Resmi kayıtlara göre 111 kişinin hayatını kaybettiği Maraş Katliamı üzerinden 41 yıl geçti. Devletin göz yumduğu katliamın faillerinden hesap sorulmadı. Katliamı an an anlatan Hamit Kapan, “Hastane morgunda ölenlerin ayakuçlarına numara veriyorlardı. En son 1306’yı gördük” dedi.
Güneyin Sesi Gazetesi- Maraş’ta 19 Aralık 1978’te saatler 21.00’i gösterirken Çiçek Sineması’nda ülkücü gençler tarafından yerleştirilen bombanın patlamasıyla başlayan ve tarihe “Maraş Katliamı” olarak geçen olaylarda resmi kayıtlara göre, 111 kişi yaşamını yitirdi. Bombanın, Ülkücü Gençlik Derneği Maraş Şube Başkanı Mehmet Leblebici ve derneğin ikinci başkanı Mustafa Kanlıdere’nin talimatıyla Ökkeş Kenger adlı ülkücü bir genç tarafından yerleştirildiğine işaret edildi. Olayın ertesi sabahı kalabalık sağcı bir grup ile Türkoğlu ilçesinden gelen bir grup ülkücü, Cumhuriyet Halk Partisi il binasına, PTT ve Tüm Öğretmenler Birleşme ve Dayanışma Derneği (TÖB-DER) binalarına saldırdı.
CENAZE TÖRENİNE SALDIRI
Devam eden saldırılarda 20 Aralık gecesi Alevilerin yaşadığı Yörükselim Mahallesi’nde bir kıraathane bombalandı. Bombalamada, “Gıjgın Dede” olarak bilinen Alevi dedesi hayatını kaybetti.
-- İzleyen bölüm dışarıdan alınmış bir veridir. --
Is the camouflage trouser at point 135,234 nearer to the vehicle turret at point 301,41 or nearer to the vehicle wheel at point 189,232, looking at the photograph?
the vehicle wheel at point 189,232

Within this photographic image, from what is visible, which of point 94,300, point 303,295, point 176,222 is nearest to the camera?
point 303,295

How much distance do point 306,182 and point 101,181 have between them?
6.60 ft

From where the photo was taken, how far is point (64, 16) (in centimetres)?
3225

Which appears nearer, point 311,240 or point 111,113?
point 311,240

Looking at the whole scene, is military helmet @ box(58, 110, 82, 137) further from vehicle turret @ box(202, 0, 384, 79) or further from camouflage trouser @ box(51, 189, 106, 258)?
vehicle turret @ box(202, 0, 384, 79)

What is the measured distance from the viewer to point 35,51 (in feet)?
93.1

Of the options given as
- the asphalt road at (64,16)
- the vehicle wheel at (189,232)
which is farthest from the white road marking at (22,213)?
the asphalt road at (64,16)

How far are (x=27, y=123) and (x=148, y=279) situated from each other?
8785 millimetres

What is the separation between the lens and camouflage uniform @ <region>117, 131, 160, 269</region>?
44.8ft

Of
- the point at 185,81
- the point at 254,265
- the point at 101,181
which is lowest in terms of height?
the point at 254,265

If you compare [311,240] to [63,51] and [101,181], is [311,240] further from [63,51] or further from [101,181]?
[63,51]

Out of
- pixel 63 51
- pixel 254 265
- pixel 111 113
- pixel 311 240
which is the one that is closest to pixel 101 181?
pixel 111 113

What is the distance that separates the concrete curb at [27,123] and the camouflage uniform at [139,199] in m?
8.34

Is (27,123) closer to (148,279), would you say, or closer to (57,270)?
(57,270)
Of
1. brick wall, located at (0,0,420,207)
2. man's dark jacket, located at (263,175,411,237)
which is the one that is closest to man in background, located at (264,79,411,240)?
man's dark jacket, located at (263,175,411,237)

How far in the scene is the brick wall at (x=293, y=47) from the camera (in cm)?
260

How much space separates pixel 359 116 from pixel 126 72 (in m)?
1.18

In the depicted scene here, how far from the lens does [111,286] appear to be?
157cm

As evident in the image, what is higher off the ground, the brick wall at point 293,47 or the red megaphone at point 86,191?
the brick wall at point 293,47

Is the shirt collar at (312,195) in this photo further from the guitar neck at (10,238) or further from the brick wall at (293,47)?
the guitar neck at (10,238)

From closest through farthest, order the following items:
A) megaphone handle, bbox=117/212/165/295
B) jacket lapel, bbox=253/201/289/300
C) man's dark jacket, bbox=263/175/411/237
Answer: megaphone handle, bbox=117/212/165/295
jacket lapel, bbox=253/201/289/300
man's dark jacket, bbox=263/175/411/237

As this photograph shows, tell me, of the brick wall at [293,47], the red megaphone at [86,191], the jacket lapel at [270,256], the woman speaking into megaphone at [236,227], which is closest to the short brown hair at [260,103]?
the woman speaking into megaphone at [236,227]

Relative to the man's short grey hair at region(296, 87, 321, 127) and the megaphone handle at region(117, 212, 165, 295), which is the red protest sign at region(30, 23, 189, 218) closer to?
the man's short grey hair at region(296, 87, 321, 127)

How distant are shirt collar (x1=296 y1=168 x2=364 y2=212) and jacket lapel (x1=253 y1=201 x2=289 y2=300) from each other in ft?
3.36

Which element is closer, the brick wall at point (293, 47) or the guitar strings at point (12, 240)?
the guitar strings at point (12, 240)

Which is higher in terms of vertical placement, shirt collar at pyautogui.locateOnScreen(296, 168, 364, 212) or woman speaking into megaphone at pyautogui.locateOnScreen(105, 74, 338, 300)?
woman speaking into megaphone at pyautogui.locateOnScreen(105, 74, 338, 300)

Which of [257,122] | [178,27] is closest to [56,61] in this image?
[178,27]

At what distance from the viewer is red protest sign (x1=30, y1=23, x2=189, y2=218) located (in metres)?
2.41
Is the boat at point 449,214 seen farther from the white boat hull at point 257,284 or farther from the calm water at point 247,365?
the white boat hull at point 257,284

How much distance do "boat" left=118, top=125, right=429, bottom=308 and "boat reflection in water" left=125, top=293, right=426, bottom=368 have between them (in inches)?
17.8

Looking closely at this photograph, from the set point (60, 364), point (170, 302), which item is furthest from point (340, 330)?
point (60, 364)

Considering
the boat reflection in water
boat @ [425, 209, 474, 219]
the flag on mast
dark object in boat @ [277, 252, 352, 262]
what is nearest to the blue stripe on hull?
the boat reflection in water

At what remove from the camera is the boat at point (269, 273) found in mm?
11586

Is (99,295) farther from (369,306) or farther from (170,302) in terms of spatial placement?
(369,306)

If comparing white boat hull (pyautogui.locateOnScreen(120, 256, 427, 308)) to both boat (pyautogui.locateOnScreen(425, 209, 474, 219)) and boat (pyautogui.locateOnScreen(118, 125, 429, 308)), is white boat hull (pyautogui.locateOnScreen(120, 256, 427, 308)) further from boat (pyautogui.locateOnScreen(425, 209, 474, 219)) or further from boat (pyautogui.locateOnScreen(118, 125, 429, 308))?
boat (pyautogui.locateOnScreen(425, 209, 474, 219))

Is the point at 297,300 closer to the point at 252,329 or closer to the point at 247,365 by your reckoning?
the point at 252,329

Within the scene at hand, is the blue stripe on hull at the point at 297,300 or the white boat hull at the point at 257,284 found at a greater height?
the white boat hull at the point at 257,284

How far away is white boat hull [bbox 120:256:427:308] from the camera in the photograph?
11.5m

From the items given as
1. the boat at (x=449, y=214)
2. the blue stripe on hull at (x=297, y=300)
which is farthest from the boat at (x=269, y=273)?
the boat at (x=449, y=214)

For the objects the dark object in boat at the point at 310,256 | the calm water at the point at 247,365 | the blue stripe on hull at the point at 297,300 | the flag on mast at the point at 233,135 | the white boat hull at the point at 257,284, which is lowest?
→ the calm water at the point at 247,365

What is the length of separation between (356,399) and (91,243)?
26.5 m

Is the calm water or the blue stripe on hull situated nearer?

Olayların dönüm noktası ise 21 Aralık’ta TÖB-DER üyesi 2 öğretmenin öldürülmesi oldu. 22 Aralık günü 2 öğretmenin cenazesini taşıyan kalabalığa, ülkücüler “Komünistlerin, Alevilerin cenaze namazı kılınmaz” diyerek saldırdı. Kalabalık dağılıp cenazeler ortada kalırken; polisin müdahale etmediği saldırgan grup kent merkezine yürüyerek, Alevilere ve CHP’lilere ait işyerlerini tahrip etti. O günkü saldırılarda 3 kişi yaşamını yitirdi.
DEVLET MARAŞ’TAN ÇEKİLDİ!
22 Aralık gecesi ülkücülerin, mahallelerde “Solcu Aleviler silahlı saldırı yapacak” propagandası üzerine Sünniler silahlandı. Maraş’ta 23 Aralık günü olaylar, solculara ve Alevilere dönük bir saldırıya dönüştü. Bir gün sonra ilan edilen sokağa çıkma yasağına, sadece polisler uydu! Olaylar her saat daha da tırmansa da valiliğin askeri güç talebi karşılanmadı. Saldırıların polislere karşı da yapılması üzerine, “polis-halk çatışmasını önleme” gerekçesiyle 23 Aralık sabahı kentteki bütün polisler de görevden el çektirildi. Tamamıyla devletin el çektiği Maraş’ta 24 Aralık günü sağcılar ve ülkücüler, çevre köy ve ilçelerden çağırdıkları silahlı grupların takviyesiyle Alevi katliamına başladı.
AYRIM YAPMADAN ÖLDÜRDÜLER
“Komünistleri bırakmayın, Allah yoluna kesin, Sütçü İmam aşkına vurun” diye slogan atan sağcı grupların peşine taktığı kalabalıklar, Alevilerin yaşadığı Yörükselim, Yenimahalle, Serintepe, Mağaralı ve Karamaraş mahallelerine saldırdılar. Bu mahallelerde evler tarandı, bombalanıp kundaklandı. Olaylar esnasında ölülerin taşınması, yaralıların hastanelere götürülmesi engellenirken, hastaneler kuşatıldı. Sağcı gruplar insanları kadın, çocuk, hamile, yaşlı, hasta, yaralı ayrımı yapmadan öldürdü. Alevi mahallelerinin yanı sıra Sünni mahallelerinde de önceden işaretlenmiş Alevi evleri kundaklandı.
DEVLET GÖZ YUMDU
Saldırılar esnasında sağcı grupların attığı “Hükümetiniz gelsin sizi kurtarsın”, “Bizim liderimiz içimizde, sizinki nerede, Ecevit gelsin sizi kurtarsın”, “Türkeş burada, Ecevit nerede”, “Git Karaoğlan’ınızı çağır gelsin size yardım etsin, bizim Türkeş’imiz yanımızda”, “Vali, İçişleri Bakanı Maraş’ı terk etsin” sloganları saldırıların organizeli ve planlı olduğunu gösteriyordu.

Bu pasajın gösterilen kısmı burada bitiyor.